To address the increasing demand for accurate EEG-based epileptic seizure detection, we propose EEG-VL, a novel vision–language framework that treats EEG signals as visual patterns and integrates them with large language models to improve seizure detection.
A pretrained EfficientNet encoder is used to extract abstract visual features from EEG representations, which are embedded into structured prompts and processed by the Qwen language model. This design synergistically combines the spatial modeling capabilities of convolutional networks with the semantic reasoning strengths of large language models. We conduct experiments on two widely used benchmark datasets for seizure detection, the TUH EEG Seizure Corpus (TUSZ) and the CHB-MIT Scalp EEG Database. To address the class imbalance commonly present in seizure datasets, we adopt a logit adjustment strategy based on label distribution priors.
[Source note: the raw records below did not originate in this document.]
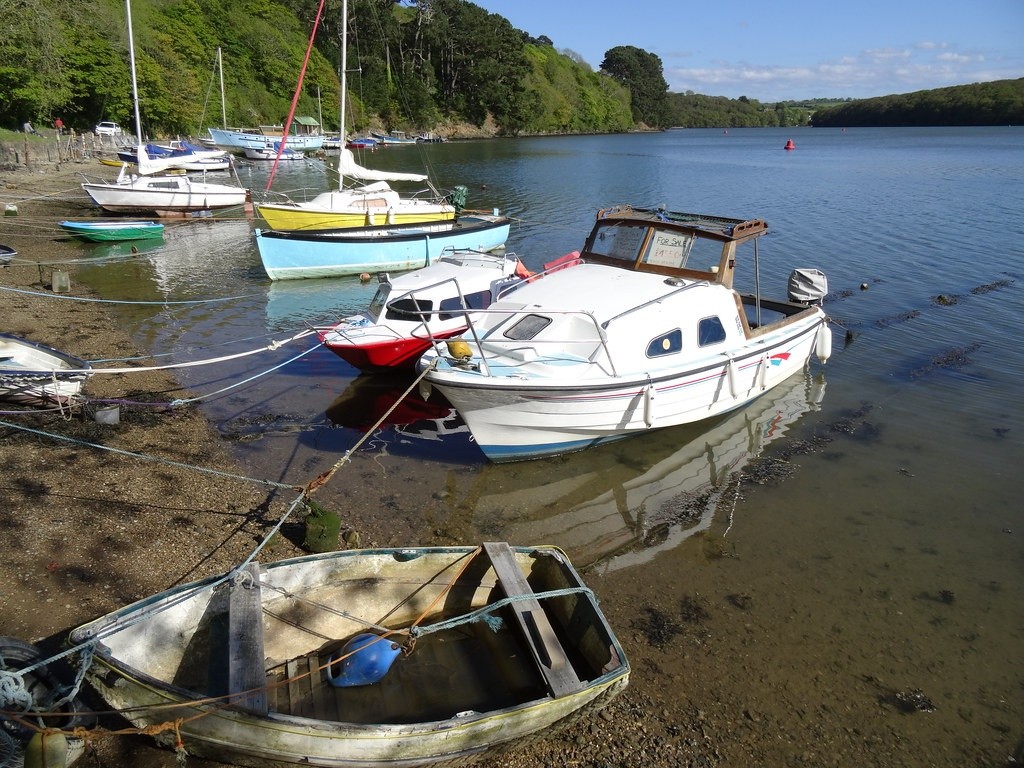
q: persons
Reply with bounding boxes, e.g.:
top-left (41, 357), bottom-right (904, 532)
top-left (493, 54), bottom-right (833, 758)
top-left (24, 121), bottom-right (37, 133)
top-left (55, 118), bottom-right (62, 135)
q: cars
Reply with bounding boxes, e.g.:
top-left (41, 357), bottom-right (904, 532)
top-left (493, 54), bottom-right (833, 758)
top-left (94, 120), bottom-right (121, 137)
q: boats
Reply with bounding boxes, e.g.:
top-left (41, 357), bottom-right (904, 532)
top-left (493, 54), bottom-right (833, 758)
top-left (0, 244), bottom-right (18, 266)
top-left (314, 250), bottom-right (543, 375)
top-left (415, 202), bottom-right (836, 461)
top-left (96, 46), bottom-right (447, 174)
top-left (65, 540), bottom-right (633, 768)
top-left (255, 206), bottom-right (512, 282)
top-left (0, 333), bottom-right (96, 411)
top-left (56, 217), bottom-right (165, 242)
top-left (76, 1), bottom-right (249, 213)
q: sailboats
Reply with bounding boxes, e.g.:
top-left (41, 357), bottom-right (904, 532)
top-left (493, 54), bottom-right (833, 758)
top-left (252, 1), bottom-right (461, 233)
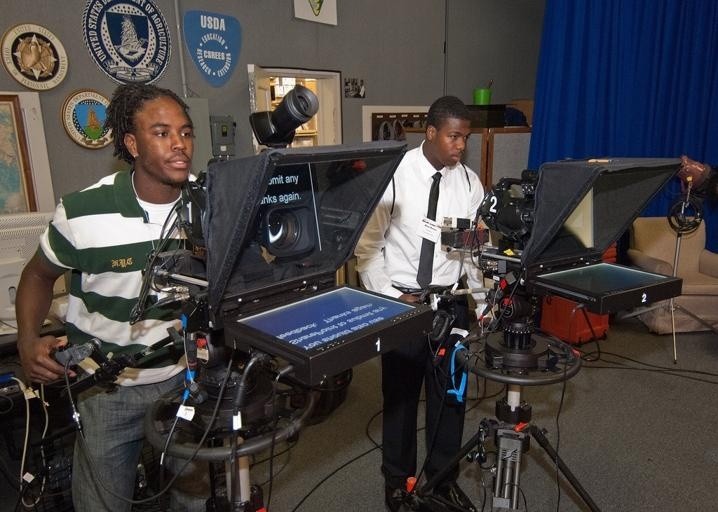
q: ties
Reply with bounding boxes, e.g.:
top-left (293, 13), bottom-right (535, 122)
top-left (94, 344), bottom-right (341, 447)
top-left (417, 171), bottom-right (442, 288)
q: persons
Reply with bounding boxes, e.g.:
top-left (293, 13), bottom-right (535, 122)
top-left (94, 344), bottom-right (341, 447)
top-left (15, 82), bottom-right (206, 511)
top-left (355, 96), bottom-right (495, 512)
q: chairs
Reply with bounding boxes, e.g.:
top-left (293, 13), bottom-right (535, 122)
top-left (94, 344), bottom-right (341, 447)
top-left (627, 214), bottom-right (717, 335)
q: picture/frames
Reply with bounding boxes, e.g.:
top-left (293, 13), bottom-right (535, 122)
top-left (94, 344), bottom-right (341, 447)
top-left (0, 91), bottom-right (57, 216)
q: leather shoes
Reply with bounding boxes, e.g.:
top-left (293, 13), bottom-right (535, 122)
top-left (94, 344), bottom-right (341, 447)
top-left (385, 481), bottom-right (417, 511)
top-left (434, 481), bottom-right (476, 511)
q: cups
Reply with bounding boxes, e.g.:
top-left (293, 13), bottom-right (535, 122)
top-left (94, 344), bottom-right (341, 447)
top-left (473, 88), bottom-right (491, 106)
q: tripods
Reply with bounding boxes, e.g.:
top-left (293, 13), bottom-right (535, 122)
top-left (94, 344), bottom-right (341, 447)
top-left (392, 384), bottom-right (602, 512)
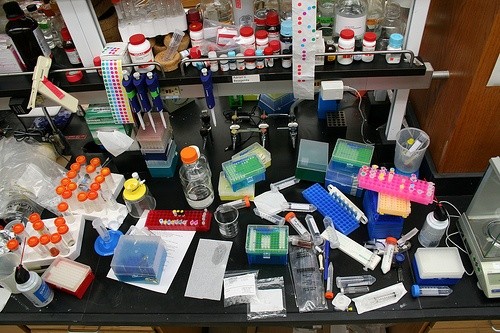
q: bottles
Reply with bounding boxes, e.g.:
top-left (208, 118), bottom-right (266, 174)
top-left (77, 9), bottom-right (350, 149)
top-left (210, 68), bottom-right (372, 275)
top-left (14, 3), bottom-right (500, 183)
top-left (417, 205), bottom-right (448, 247)
top-left (187, 1), bottom-right (405, 71)
top-left (177, 144), bottom-right (214, 209)
top-left (128, 35), bottom-right (157, 75)
top-left (15, 265), bottom-right (54, 307)
top-left (123, 179), bottom-right (157, 217)
top-left (1, 0), bottom-right (80, 73)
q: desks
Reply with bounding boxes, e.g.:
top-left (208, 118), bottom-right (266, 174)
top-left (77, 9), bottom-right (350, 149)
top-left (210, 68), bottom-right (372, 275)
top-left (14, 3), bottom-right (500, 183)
top-left (1, 147), bottom-right (500, 332)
We employed several classic EEG networks for performance comparisons, including EEGNet, EEG-TCNet, ShallowCNN-Tran, EEGNet-Tran and EEG2ViT. Extensive experiments on the TUSZ and CHB-MIT datasets demonstrate that EEG-VL achieves state-of-the-art performance. On TUSZ, our model attains an AUROC of 0.9466 and an AUPRC of 0.7599, surpassing previous best results by 0.80% and 8.19%, respectively. On CHB-MIT, EEG-VL achieves average AUROC of 0.91 and AUPRC of 0.47, superior previous best performance by 1% and 14.6%.
Our study underscores the potential of the proposed vision–language paradigm for robust, scalable, and clinically applicable EEG-based seizure detection. By integrating a pretrained visual encoder with a large language model, EEG-VL exhibits excellent performance on multiple public datasets, demonstrating promising potential for clinical adoption.